Document section »
★ ★ ★

May 2017 Major Outage

The blog suffered a major outage today - it was offline for around six hours. It took me around 90 minutes to get it working once I had time to do so.

Why

A few days ago I created a new droplet for a homebrew scraping project I’ve been working on lately.

Today I decided its time to throw it, and pressed the big, red, destroy button. Then I noticed I deleted the wrong droplet and accidentally deleted my blog!

Disaster Recovery Plan

I had daily backups setup already (remember Poor mans daily blog backups?) which were almost up to date.

All I needed to do is to add a few updates to the latest post. Fortunately, every time I post to LinkedIn, they cache my posts at “oded-ninja.cdn.ampproject.org/c/s/oded.ninja/…”

Up until now I kind of hated that cache. Every time I updated a blog post, it took forever to refresh, which was a real pain. Only this time I was actually grateful that cache existed.

Anyway, have you ever heard of the AMP Project?

The AMP Project is an open-source initiative aiming to make the web better for all. The project enables the creation of websites and ads that are consistently fast, beautiful and high-performing across devices and distribution platforms.

Ghost has pre-baked AMP support, Which I’ve set up to automatically redirect mobile clients.

Snapshots

DigitalOcean provide a droplet snapshot service for only 20% of the cost of the virtual server.

The problem is that snapshots wouldn’t help me at this point, because they get deleted with the droplet. Good thing I created that backup service.

Restore

I forked Ghost a few months ago, and instead of testing my changes on production, I put all my configuration in a private git repository.

That proved really useful for local testing, but especially for restoration. I had a habit of checking changes on up-to-date backups, which meant I restored the blog locally every few days.

★ ★ ★

What is required » Return the passage of the outage post starting with "Ghost has pre-baked" and going on through "private git repository.", copied word for word.

★ ★ ★

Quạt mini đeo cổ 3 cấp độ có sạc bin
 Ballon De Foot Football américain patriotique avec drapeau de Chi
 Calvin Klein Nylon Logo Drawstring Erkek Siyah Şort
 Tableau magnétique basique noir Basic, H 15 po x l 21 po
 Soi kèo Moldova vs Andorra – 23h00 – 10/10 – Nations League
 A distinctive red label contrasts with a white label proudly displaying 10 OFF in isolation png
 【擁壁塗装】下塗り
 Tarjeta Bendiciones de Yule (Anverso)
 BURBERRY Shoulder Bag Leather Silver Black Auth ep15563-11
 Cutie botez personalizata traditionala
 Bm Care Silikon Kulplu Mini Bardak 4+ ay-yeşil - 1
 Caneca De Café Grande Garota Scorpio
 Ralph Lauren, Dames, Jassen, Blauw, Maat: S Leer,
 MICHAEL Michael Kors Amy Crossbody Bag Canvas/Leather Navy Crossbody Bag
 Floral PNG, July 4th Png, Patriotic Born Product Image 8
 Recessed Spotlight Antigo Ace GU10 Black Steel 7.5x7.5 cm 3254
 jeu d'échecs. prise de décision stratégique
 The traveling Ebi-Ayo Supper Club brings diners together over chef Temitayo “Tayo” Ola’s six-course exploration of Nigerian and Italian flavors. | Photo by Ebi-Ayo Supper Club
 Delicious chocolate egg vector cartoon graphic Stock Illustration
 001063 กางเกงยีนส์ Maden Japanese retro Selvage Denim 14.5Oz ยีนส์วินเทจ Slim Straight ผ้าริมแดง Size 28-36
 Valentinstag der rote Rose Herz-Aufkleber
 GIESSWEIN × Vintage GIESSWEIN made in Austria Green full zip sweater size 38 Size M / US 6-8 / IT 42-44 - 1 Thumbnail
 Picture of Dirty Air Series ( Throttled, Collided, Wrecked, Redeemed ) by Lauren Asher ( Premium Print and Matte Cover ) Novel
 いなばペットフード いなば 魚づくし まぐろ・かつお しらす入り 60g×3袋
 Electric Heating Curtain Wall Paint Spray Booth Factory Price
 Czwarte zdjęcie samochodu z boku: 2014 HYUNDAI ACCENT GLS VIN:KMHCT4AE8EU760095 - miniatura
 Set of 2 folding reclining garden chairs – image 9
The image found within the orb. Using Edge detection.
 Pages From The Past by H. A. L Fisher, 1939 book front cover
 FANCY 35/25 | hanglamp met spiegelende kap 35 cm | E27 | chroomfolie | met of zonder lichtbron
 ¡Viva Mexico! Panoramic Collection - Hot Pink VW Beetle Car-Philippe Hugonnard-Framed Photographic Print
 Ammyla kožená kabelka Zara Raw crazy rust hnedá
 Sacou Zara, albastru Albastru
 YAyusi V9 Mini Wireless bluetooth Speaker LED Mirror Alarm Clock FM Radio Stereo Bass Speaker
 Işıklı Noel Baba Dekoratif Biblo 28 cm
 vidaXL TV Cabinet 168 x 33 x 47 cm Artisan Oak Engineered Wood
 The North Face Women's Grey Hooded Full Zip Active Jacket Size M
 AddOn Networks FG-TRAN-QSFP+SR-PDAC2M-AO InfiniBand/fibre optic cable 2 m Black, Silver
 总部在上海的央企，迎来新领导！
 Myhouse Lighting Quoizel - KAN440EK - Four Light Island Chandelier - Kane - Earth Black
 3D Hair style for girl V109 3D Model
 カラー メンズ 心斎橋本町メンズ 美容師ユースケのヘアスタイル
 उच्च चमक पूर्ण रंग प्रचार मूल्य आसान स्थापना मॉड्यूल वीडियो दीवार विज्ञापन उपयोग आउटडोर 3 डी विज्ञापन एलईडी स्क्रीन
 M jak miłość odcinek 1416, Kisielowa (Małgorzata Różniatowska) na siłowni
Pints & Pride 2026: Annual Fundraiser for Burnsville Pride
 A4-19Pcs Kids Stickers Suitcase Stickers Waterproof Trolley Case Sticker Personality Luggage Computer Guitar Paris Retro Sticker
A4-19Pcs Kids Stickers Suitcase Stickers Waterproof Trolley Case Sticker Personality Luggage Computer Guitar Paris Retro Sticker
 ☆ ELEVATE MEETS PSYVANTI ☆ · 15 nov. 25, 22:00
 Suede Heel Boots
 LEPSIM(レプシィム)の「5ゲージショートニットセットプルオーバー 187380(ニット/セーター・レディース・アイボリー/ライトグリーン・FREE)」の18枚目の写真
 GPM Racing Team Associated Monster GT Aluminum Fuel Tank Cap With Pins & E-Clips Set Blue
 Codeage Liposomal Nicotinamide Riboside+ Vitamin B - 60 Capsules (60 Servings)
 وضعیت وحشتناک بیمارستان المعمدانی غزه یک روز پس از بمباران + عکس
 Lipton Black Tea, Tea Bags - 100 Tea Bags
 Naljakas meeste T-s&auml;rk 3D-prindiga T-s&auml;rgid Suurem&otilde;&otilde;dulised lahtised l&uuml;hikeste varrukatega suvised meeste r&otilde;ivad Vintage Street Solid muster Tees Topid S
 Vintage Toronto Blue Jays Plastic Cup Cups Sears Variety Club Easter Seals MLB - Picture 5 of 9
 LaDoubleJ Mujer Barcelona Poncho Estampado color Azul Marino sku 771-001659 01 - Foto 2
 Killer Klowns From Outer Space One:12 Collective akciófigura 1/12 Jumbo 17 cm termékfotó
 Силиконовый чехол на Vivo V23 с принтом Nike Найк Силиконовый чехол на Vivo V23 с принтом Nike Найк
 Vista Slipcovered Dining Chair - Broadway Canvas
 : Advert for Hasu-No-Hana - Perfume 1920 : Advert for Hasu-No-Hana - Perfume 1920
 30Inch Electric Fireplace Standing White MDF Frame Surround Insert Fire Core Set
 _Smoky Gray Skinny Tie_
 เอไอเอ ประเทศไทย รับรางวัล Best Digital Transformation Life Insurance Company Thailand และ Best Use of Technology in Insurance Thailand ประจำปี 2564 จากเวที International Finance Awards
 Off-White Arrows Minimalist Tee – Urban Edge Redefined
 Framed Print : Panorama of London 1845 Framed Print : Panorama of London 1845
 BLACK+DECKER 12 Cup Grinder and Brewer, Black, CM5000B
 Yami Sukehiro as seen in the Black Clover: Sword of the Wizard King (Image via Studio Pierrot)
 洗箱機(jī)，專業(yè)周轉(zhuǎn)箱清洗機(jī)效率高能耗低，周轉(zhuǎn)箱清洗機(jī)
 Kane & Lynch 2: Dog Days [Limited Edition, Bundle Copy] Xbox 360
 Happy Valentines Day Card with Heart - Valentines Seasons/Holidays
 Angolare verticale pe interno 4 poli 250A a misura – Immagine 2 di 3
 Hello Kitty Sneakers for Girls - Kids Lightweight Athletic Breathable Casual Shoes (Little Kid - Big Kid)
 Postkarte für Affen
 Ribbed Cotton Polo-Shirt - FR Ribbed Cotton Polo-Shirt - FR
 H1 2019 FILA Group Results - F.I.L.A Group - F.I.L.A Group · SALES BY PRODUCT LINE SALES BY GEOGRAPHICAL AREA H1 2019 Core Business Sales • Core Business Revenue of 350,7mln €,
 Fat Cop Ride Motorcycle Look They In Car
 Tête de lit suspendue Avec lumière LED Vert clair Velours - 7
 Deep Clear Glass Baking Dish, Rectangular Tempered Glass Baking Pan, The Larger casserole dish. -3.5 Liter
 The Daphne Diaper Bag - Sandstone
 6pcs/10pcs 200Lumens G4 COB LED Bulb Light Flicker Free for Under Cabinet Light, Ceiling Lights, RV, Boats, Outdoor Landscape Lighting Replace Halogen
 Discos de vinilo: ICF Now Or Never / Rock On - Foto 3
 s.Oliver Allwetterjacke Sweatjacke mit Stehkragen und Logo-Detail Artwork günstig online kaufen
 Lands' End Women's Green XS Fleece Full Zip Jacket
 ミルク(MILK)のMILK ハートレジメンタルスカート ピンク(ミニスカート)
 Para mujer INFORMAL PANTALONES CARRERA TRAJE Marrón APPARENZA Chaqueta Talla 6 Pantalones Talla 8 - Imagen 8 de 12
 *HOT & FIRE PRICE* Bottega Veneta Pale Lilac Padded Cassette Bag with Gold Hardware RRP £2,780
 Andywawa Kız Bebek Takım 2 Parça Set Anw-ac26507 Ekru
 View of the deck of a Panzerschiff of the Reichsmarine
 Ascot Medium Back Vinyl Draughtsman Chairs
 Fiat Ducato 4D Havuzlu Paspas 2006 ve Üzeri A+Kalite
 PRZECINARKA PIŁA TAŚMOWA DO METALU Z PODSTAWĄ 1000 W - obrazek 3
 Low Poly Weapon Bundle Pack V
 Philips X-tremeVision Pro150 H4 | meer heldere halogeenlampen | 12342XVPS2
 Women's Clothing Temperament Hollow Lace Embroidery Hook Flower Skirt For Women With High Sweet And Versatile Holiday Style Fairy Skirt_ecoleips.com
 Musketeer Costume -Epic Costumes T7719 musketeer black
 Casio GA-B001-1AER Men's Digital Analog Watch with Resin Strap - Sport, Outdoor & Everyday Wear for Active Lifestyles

★ ★ ★

Solved problem »
Ghost has pre-baked AMP support, Which I’ve set up to automatically redirect mobile clients.

Snapshots

DigitalOcean provide a droplet snapshot service for only 20% of the cost of the virtual server.

The problem is that snapshots wouldn’t help me at this point, because they get deleted with the droplet. Good thing I created that backup service.

Restore

I forked Ghost a few months ago, and instead of testing my changes on production, I put all my configuration in a private git repository.